• TASK STATEMENT:
Output every line of the records below as a JSON list of strings, one string per line, skipping blank lines and leaving the pictures out.

• SUPPLIED DATA:
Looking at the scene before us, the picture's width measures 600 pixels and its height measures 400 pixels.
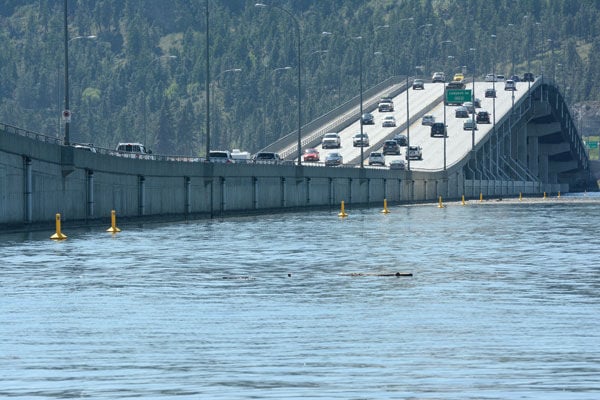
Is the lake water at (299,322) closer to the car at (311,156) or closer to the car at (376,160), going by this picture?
the car at (376,160)

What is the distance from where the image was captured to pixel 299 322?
19266 millimetres

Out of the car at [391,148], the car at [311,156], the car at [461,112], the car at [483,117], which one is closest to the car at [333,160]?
the car at [311,156]

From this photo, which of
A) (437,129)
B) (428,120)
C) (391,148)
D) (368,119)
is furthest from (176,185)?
(368,119)

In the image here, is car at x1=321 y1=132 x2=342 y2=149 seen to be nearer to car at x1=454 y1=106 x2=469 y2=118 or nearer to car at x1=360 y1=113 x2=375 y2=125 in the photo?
car at x1=360 y1=113 x2=375 y2=125

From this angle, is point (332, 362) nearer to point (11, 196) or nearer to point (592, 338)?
point (592, 338)

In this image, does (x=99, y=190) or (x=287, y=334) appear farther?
(x=99, y=190)

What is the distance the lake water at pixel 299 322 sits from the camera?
1337cm

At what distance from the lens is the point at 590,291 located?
24328 millimetres

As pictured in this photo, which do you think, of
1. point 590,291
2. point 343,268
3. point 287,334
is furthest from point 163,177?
point 287,334

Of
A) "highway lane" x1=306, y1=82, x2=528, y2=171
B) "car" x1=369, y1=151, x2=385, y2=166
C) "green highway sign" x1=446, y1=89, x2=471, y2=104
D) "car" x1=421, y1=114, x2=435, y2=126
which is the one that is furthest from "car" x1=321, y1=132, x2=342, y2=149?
"car" x1=369, y1=151, x2=385, y2=166

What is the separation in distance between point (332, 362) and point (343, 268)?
619 inches

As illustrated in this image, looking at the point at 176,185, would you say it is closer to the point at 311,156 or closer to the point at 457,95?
the point at 311,156

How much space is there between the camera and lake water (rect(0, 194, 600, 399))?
1337cm

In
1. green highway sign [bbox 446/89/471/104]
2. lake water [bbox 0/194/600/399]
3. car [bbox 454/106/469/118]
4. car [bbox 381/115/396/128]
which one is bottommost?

• THE COMPLETED TASK:
[
  "Looking at the scene before us, the picture's width measures 600 pixels and its height measures 400 pixels.",
  "Is the lake water at (299,322) closer to the car at (311,156) or closer to the car at (376,160), going by this picture?",
  "the car at (376,160)",
  "What is the distance from where the image was captured to pixel 299 322?",
  "19266 millimetres",
  "Out of the car at [391,148], the car at [311,156], the car at [461,112], the car at [483,117], which one is closest to the car at [333,160]?",
  "the car at [311,156]",
  "From this photo, which of",
  "A) (437,129)",
  "B) (428,120)",
  "C) (391,148)",
  "D) (368,119)",
  "is furthest from (176,185)?",
  "(368,119)",
  "In the image here, is car at x1=321 y1=132 x2=342 y2=149 seen to be nearer to car at x1=454 y1=106 x2=469 y2=118 or nearer to car at x1=360 y1=113 x2=375 y2=125 in the photo?",
  "car at x1=360 y1=113 x2=375 y2=125",
  "From this angle, is point (332, 362) nearer to point (11, 196) or nearer to point (592, 338)?",
  "point (592, 338)",
  "In this image, does (x=99, y=190) or (x=287, y=334) appear farther?",
  "(x=99, y=190)",
  "What is the distance the lake water at pixel 299 322 sits from the camera?",
  "1337cm",
  "At what distance from the lens is the point at 590,291 located?",
  "24328 millimetres",
  "As pictured in this photo, which do you think, of",
  "1. point 590,291",
  "2. point 343,268",
  "3. point 287,334",
  "is furthest from point 163,177?",
  "point 287,334",
  "Of",
  "A) \"highway lane\" x1=306, y1=82, x2=528, y2=171",
  "B) \"car\" x1=369, y1=151, x2=385, y2=166",
  "C) \"green highway sign\" x1=446, y1=89, x2=471, y2=104",
  "D) \"car\" x1=421, y1=114, x2=435, y2=126",
  "which is the one that is furthest from \"car\" x1=321, y1=132, x2=342, y2=149?",
  "\"car\" x1=369, y1=151, x2=385, y2=166",
  "What is the separation in distance between point (332, 362) and point (343, 268)?",
  "619 inches",
  "As illustrated in this image, looking at the point at 176,185, would you say it is closer to the point at 311,156 or closer to the point at 457,95?",
  "the point at 311,156",
  "How much space is there between the camera and lake water (rect(0, 194, 600, 399))?",
  "1337cm",
  "In",
  "1. green highway sign [bbox 446/89/471/104]",
  "2. lake water [bbox 0/194/600/399]",
  "3. car [bbox 454/106/469/118]",
  "4. car [bbox 381/115/396/128]",
  "which one is bottommost?"
]